Risulta dagli atti di causa che il sig. K.O., in favore del quale il ricorrente B. aveva presentato istanza di regolarizzazione del rapporto di lavoro intercorso tra di loro, era stato espulso per ben due volte, con accompagnamento alla frontiera, con provvedimenti del Prefetto di Messina in data 16.10.1998 e 7.12.1999.

Com’è noto l’art.1, comma 8 lett.a) del D.L.195/2002 è stato ritenuto dalla Corte Costituzionale, con la sentenza 26 maggio 2006, n.206, legittimo, così come legittima e non irragionevole è stata ritenuta la disciplina prevista per l’allontanamento coattivo dal T.N. del cittadino extracomunitario clandestino.

In forza della suddetta pronuncia della Corte delle leggi, in presenza di un provvedimento di espulsione coattiva ovvero eseguita tramite forza pubblica, come nel caso che ci occupa, la legalizzazione non può essere in alcun modo riconosciuta, a meno che l’espulso sia autorizzato al reingresso da parte del Ministro dell’Interno, prima che sia decorso il periodo di 10 anni (di 5 anni all’epoca dei fatti di causa) previsto dalla legge, decorrente dalla data di espulsione, ovvero vi sia stato un provvedimento di revoca dell’espulsione che, peraltro, come ricordato sopra, nella fattispecie è stato ritenuto impossibile dallo stesso Prefetto di Messina.
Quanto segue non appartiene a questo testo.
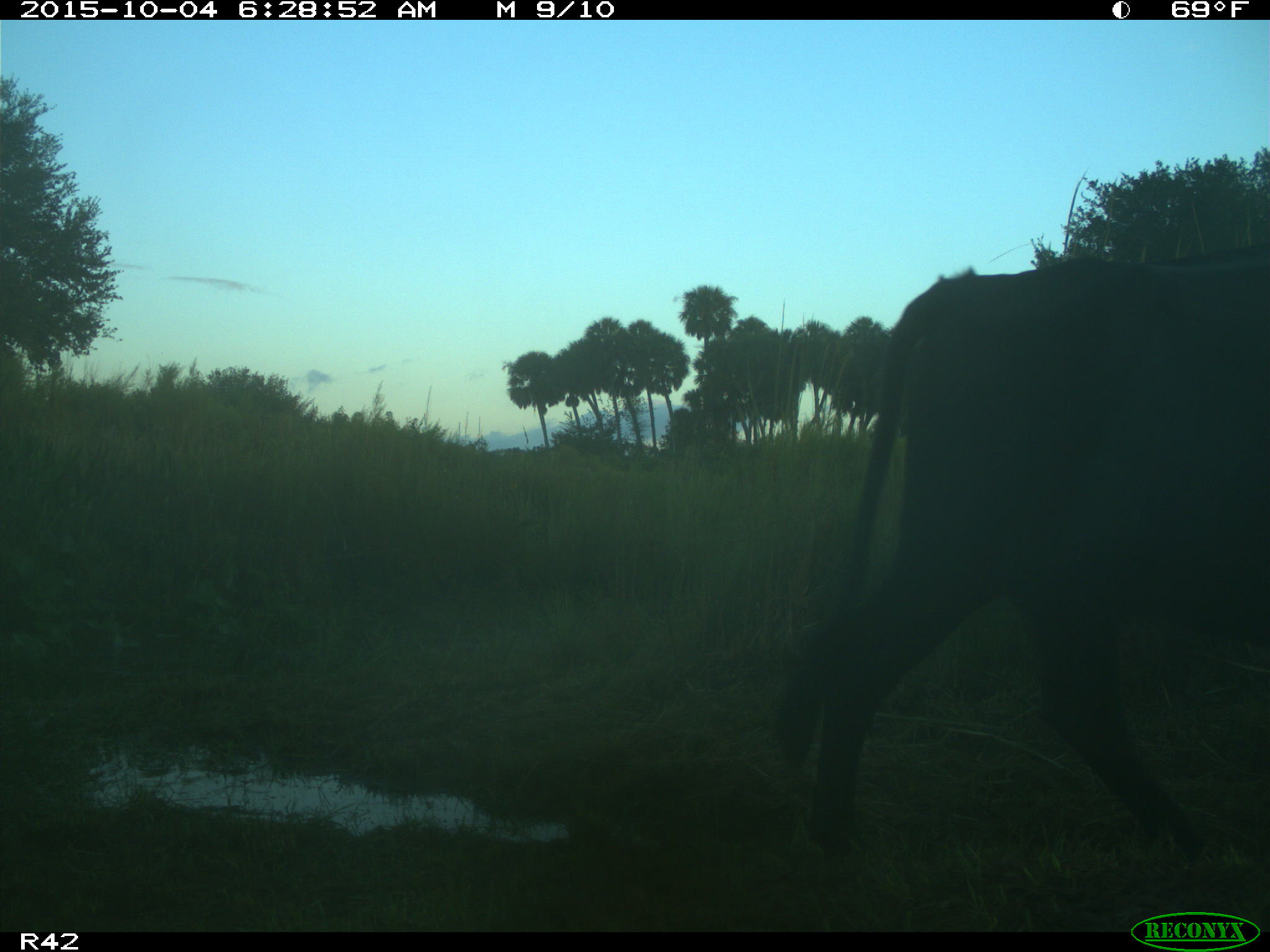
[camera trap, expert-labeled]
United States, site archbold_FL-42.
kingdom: Animalia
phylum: Chordata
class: Mammalia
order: Artiodactyla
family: Bovidae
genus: Bos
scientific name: Bos taurus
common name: domestic cow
A fronte dell’applicazione vincolata per l’amministrazione della normativa sopra indicata nonché degli artt. 4 e 13 del T.U. del D.Lgs n.286/98, viene meno la rilevanza del motivi dedotti in ricorso, sia per quanto concerne la invocata incensurabilità del lavoratore extracomunitario, sia per quanto concerne la possibilità della revoca dei provvedimenti di espulsione.

Né maggiore attendibilità merita l’ulteriore motivo di ricorso del difetto di motivazione del provvedimento impugnato atteso che esso fa riferimento al provvedimento questorile con cui si evidenzia il provvedimento espulsivo emesso dal Prefetto di Messina, seguito da accompagnamento alla frontiera del lavoratore per mezzo della forza pubblica.

In conclusione il ricorso deve essere respinto.

Si ritiene comunque equo compensare le spese di lite.
P.Q.M.

Il Tribunale Amministrativo Regionale per la Lombardia sezione staccata di Brescia (sezione prima interna) definitivamente pronunciando sul ricorso, come in epigrafe proposto, lo respinge.

Compensa le spese di lite.

Ordina che la presente sentenza sia eseguita dall’autorità amministrativa.

Testo non ufficiale. La sola stampa del bollettino ufficiale ha carattere legale.